- AIM 1: Quote the records below word for word, covering the stretch from the line containing "Of the group" through the end of the records.
---------- PAGE
An Interview of Robin Hanson On His New Book “The Age of Em”
Robin Hanson is an associate professor of economics at George Mason University and a research associate at the Future of Humanity Institute of Oxford University. He is also a longtime supporter of the Brain Preservation Foundation. In this interview we talk with Dr. Hanson about his upcoming book, “The Age of Em: Work, Love and Life when Robots Rule the Earth” (coming out June 1st) and his general thoughts about the future of brain emulation.
Michael Cerullo: Dr. Hanson, thank you for sharing your thoughts on brain emulation and your upcoming book. Can you tell us how you became interested in brain emulation?
Robin Hanson: Brain emulations, also known as “ems” or “uploads,” have been a staple of science fiction and futurism for many decades, and many a late night college “bull” session has debated if a computer emulation of a particular human brain is possible, if it would be conscious, or if it would be the “same” person. But as I became a professional social scientist, I realized that the question of what a world full of ems would actually be like was neglected, and that I was in an unusually good position to try to answer it.
Michael Cerullo: In your new book, “The Age of Em: Work, Love and Life when Robots Rule the Earth”, you focus on understanding the implications of brain emulations (or ems). Can you briefly explain what a clan is?
Robin Hanson: An em “clan” is the set of all emulations who are descended from the same original human. While each human can start an em clan, intense economic competition results in most ems coming from the few hundred biggest clans, descended from the humans whose minds are best suited to being productive in the em world. The transition to an em era thus produces an enormous inequality of long term human influence.
--------------------
- AIM 2: Print the stretch of the Robin Hanson interview above from "Michael Cerullo: In" through "term human influence.", word for word.
---------- RECORDS SUPPLIED
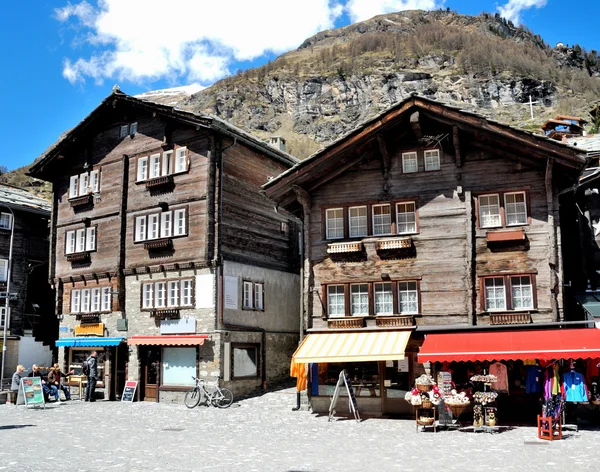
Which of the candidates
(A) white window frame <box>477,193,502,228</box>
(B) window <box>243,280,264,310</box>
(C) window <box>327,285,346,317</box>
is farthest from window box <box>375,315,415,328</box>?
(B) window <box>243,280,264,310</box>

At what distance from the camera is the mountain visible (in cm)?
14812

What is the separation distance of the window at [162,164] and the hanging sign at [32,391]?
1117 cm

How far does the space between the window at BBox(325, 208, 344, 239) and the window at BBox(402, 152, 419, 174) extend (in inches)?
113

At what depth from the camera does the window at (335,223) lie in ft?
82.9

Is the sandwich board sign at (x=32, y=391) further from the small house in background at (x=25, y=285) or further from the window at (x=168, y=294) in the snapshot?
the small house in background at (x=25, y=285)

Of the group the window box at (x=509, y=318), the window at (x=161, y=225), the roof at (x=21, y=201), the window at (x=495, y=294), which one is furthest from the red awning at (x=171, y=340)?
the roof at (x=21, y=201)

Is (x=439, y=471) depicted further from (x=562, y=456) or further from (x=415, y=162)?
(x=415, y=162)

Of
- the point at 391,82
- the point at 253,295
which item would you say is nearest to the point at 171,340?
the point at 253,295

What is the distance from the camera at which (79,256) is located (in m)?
--------------------
- FULL SOLUTION 1:
Of the group the window box at (x=509, y=318), the window at (x=161, y=225), the roof at (x=21, y=201), the window at (x=495, y=294), which one is furthest from the red awning at (x=171, y=340)?
the roof at (x=21, y=201)

Is (x=439, y=471) depicted further from (x=562, y=456) or further from (x=415, y=162)?
(x=415, y=162)

Of
- the point at 391,82
- the point at 253,295
which item would you say is nearest to the point at 171,340?
the point at 253,295

What is the distance from the camera at which (79,256) is located (in m)?

- FULL SOLUTION 2:
Michael Cerullo: In your new book, “The Age of Em: Work, Love and Life when Robots Rule the Earth”, you focus on understanding the implications of brain emulations (or ems). Can you briefly explain what a clan is?
Robin Hanson: An em “clan” is the set of all emulations who are descended from the same original human. While each human can start an em clan, intense economic competition results in most ems coming from the few hundred biggest clans, descended from the humans whose minds are best suited to being productive in the em world. The transition to an em era thus produces an enormous inequality of long term human influence.